Gib den Auszug über den Verbleib des Flügels vollständig und wortgetreu wieder.

_VORLIEGENDER AUSZUG:_
.....
Nach ihrem Tod stellte sich der Dwight und Ursula Mamlok-Stiftung die Frage, wo ihr Flügel, der mit ihr nach Berlin gekommen war, weitergespielt werden kann. Zuerst wurde er in die Gedenkstätte Sachsenhausen transportiert, wo er ein Schattendasein führte. »Wir hätten ihn gern in der Ausstellung präsentiert und für unsere Veranstaltungen genutzt, aber wir haben einfach keinen Platz«, so Simone Ladwig-Winters.

Aber schließlich ergab es sich, dass die Schöneberger Musikschule Leo Kestenberg Verwendung dafür hatte. Die Musikschule nutzt öfter die Räume im Rathaus. Nach einigen bürokratischen Schwierigkeiten, die gelöst werden konnten, steht er nun in der Brandenburghalle. »Es wäre in ihrem Sinne, dass begabte Schüler auf ihm spielen dürfen.«

Ein Pianist, der aus der Ukraine geflüchtet ist, spielt nun auf dem Flügel.
.....
_BEREITGESTELLTES MATERIAL:_
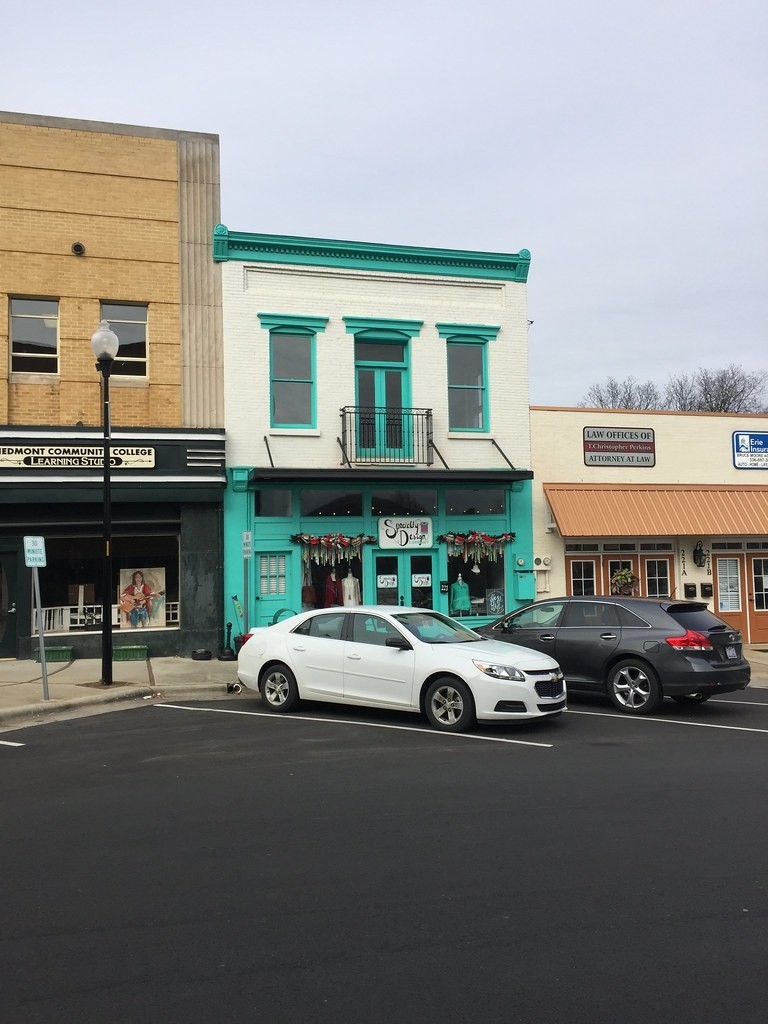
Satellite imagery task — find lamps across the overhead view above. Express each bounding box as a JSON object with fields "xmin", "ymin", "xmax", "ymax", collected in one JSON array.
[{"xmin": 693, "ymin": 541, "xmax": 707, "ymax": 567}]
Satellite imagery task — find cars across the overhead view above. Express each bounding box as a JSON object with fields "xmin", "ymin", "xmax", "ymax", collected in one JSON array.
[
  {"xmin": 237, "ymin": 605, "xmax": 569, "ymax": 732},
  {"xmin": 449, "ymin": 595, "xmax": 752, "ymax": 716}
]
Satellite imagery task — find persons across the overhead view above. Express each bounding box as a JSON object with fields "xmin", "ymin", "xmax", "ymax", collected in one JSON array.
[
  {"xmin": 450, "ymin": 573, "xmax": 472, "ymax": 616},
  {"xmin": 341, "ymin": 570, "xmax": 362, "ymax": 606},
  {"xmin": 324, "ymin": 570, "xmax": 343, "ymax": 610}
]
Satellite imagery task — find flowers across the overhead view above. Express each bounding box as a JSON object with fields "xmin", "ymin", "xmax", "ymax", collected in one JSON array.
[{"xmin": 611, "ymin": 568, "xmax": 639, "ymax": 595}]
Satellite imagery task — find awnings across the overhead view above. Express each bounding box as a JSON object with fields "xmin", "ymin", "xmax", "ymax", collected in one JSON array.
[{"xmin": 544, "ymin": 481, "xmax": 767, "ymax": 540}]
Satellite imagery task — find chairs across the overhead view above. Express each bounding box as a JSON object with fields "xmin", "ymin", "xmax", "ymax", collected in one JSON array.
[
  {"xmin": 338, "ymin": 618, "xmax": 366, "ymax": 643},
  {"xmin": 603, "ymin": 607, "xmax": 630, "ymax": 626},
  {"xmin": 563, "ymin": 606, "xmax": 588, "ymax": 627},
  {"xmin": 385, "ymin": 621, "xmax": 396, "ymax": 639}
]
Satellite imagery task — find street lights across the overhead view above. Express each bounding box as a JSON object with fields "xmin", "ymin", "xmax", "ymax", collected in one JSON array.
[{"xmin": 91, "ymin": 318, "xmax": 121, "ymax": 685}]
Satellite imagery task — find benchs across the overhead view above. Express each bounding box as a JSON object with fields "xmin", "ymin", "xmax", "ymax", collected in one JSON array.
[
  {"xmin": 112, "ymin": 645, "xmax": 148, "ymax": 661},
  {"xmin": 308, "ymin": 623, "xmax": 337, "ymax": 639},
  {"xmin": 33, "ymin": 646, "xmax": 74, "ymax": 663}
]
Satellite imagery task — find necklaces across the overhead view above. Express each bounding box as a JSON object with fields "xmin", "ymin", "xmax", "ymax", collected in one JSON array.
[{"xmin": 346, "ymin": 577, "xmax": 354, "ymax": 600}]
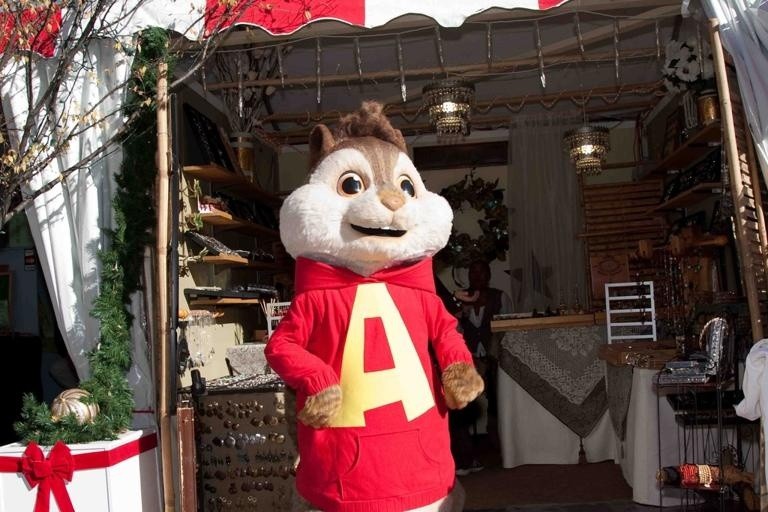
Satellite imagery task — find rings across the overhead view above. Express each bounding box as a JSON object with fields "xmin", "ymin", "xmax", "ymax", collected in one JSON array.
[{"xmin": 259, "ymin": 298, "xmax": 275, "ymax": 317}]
.....
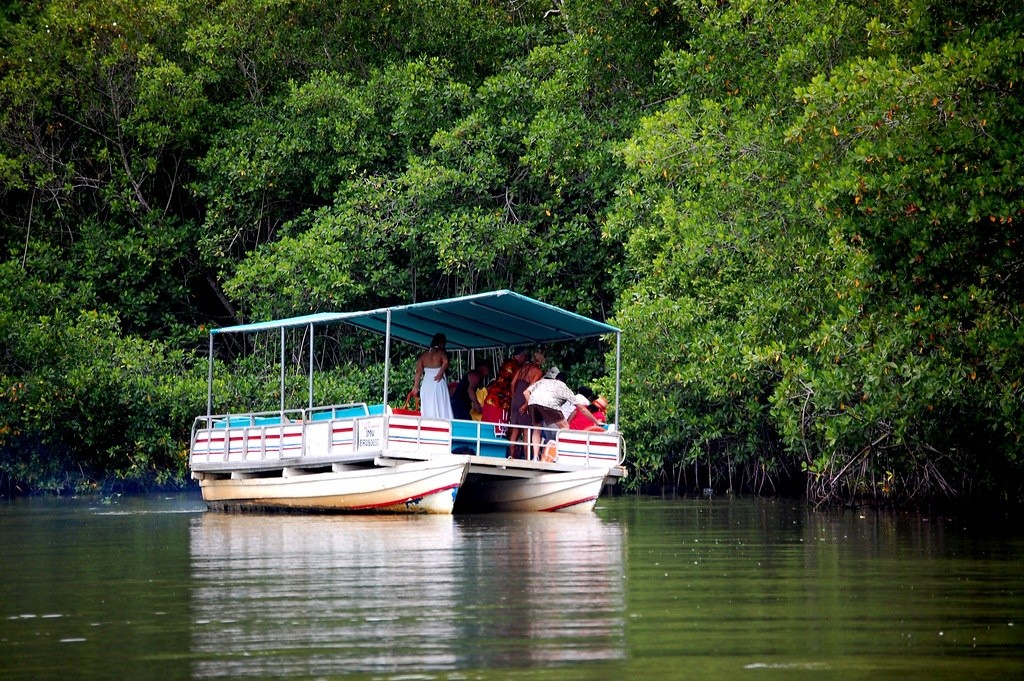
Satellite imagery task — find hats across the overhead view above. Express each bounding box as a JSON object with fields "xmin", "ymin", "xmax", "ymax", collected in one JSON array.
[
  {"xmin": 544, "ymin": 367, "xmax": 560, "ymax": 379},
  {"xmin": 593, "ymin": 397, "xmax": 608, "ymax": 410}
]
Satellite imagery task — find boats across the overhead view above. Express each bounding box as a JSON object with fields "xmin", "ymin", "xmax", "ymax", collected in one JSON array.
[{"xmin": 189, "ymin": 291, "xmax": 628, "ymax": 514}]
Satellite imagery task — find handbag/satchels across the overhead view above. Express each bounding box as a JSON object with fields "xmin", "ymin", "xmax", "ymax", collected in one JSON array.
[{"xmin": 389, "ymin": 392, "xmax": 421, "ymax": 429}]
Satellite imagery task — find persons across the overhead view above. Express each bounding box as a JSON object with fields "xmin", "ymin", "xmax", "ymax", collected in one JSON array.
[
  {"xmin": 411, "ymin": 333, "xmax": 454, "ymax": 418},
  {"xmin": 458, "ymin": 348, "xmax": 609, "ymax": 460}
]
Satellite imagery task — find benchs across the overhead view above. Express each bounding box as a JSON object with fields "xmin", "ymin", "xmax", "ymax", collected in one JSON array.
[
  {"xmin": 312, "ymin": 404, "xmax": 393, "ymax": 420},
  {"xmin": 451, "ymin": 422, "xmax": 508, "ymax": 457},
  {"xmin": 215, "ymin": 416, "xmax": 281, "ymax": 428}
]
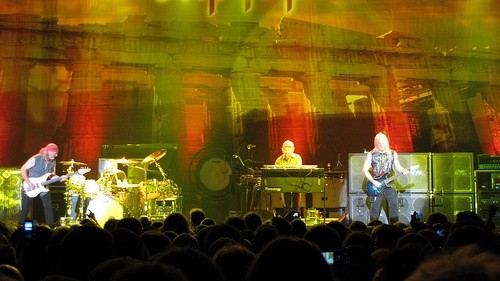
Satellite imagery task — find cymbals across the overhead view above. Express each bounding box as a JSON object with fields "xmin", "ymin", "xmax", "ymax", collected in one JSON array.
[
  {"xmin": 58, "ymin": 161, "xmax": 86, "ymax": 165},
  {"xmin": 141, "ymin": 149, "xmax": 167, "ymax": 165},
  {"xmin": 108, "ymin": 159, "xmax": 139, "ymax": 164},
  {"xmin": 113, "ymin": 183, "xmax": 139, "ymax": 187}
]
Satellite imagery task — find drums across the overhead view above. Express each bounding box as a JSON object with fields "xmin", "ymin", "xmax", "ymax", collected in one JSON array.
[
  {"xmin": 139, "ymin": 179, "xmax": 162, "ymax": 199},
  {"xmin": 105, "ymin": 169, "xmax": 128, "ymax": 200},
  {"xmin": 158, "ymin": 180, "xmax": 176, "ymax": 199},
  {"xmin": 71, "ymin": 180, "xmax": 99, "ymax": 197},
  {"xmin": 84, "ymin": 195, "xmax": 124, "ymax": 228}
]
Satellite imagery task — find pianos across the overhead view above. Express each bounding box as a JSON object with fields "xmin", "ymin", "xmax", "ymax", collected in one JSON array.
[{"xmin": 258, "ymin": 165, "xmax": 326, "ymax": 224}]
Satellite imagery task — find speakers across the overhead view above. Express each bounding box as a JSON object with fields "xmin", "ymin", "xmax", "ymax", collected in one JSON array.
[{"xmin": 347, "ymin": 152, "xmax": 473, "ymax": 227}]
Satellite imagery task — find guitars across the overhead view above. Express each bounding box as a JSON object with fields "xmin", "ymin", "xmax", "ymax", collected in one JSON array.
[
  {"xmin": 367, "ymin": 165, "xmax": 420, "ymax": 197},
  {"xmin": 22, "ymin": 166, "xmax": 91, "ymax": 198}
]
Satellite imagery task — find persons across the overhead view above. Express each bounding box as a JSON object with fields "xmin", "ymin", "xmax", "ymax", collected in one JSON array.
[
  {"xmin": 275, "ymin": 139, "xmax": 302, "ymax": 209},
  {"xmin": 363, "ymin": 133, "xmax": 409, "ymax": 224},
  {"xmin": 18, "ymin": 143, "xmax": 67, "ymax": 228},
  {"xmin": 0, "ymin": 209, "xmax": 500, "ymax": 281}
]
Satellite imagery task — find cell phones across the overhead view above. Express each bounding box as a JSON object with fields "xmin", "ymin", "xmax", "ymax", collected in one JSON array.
.....
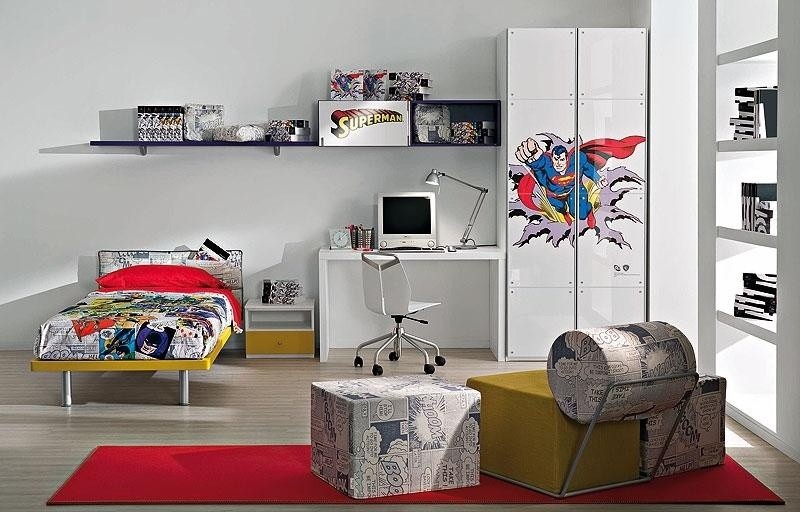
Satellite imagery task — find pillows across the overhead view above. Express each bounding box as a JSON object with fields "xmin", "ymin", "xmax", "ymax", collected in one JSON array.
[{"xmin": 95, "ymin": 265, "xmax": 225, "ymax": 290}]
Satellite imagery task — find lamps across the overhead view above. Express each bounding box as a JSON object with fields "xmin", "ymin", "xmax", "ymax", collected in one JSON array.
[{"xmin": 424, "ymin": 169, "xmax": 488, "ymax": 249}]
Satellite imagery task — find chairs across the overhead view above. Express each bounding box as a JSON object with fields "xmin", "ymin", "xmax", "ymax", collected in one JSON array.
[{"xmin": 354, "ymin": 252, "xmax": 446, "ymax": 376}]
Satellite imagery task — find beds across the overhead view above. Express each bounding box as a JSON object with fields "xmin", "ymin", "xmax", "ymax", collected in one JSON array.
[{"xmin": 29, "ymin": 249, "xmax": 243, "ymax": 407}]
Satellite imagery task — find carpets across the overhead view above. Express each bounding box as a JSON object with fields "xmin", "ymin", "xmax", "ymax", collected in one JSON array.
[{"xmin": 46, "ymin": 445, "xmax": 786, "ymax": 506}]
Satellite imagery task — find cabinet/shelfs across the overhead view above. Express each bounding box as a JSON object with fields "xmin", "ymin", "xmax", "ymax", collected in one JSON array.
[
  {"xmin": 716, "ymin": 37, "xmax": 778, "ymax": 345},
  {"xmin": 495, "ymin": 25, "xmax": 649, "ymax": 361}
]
.....
_ALS ANTWORT:_
Nach ihrem Tod stellte sich der Dwight und Ursula Mamlok-Stiftung die Frage, wo ihr Flügel, der mit ihr nach Berlin gekommen war, weitergespielt werden kann. Zuerst wurde er in die Gedenkstätte Sachsenhausen transportiert, wo er ein Schattendasein führte. »Wir hätten ihn gern in der Ausstellung präsentiert und für unsere Veranstaltungen genutzt, aber wir haben einfach keinen Platz«, so Simone Ladwig-Winters.

Aber schließlich ergab es sich, dass die Schöneberger Musikschule Leo Kestenberg Verwendung dafür hatte. Die Musikschule nutzt öfter die Räume im Rathaus. Nach einigen bürokratischen Schwierigkeiten, die gelöst werden konnten, steht er nun in der Brandenburghalle. »Es wäre in ihrem Sinne, dass begabte Schüler auf ihm spielen dürfen.«

Ein Pianist, der aus der Ukraine geflüchtet ist, spielt nun auf dem Flügel.